The Optimum Dose of Erenumab to Improve Quality of Life in Patients with Episodic Migraines: A Systematic Review, Meta-analysis and Network Meta-analysis.
Julio Furlan1, Alexander Gasser2, Nicholas Sequeira2, Mohammad Alavinia3
1KITE Research Institute and Toronto Rehabilitation Institute, University Health Network; University of Toronto, 2University of Toronto, 3KITE Research Institute, University Health Network
Objective:
This study examined the optimum dose of erenumab in the management of patients with episodic migraines in order to improve their quality of life.
Background:
Erenumab has previously been shown to reduce monthly migraine days and monthly acute migraine-specific medications days. However, an individual’s quality of life, often measured by patient-reported outcomes (PROs), has not been comprehensively elucidated.
Design/Methods:
This systematic review followed by a meta-analysis and network-meta-analysis was conducted according to the recommendations from the PRISMA statement (PROSPERO: CRD42023387753). The literature search strategy was performed through MEDLINE, EMBASE, and the Cochrane Central Register of Controlled Trials on November 29, 2023. The Headache Impact Test (HIT-6) was the most commonly used instrument for measuring quality-of-life in patients with headaches among the published papers.
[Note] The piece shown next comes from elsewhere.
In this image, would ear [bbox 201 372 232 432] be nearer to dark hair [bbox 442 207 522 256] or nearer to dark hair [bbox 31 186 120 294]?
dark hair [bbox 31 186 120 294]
A minimally clinically important difference of 5 points in the HIT-6 was used to determine significantly improved outcome in the network meta-analysis.
Results:
We captured six publications on clinical trials that included the Headache Impact Test (HIT-6). Different doses of erenumab (7mg, 28mg, 70mg and 140mg) were compared against all doses and with placebo at 12 weeks and/or 4-6 months in those six studies. However, erenumab 70mg and 140mg were the most commonly investigated doses among those clinical trials. Overall, there was no statistical difference between erenumab at 70mg and 140mg regarding the primary outcome measure (i.e. change in monthly migraine days) for the same time points. The results of our network meta-analysis suggested that only erenumab at 140mg significantly improved quality of life as assessed using HIT-6 compared to erenumab 70mg and placebo.
Conclusions:
The results of our network meta-analysis suggest that, while erenumab either at 70mg or 140mg similarly decrease the monthly migraine days, only erenumab at 140mg significantly improved quality of life as assessed using HIT-6 when compared with erenumab 70mg and placebo.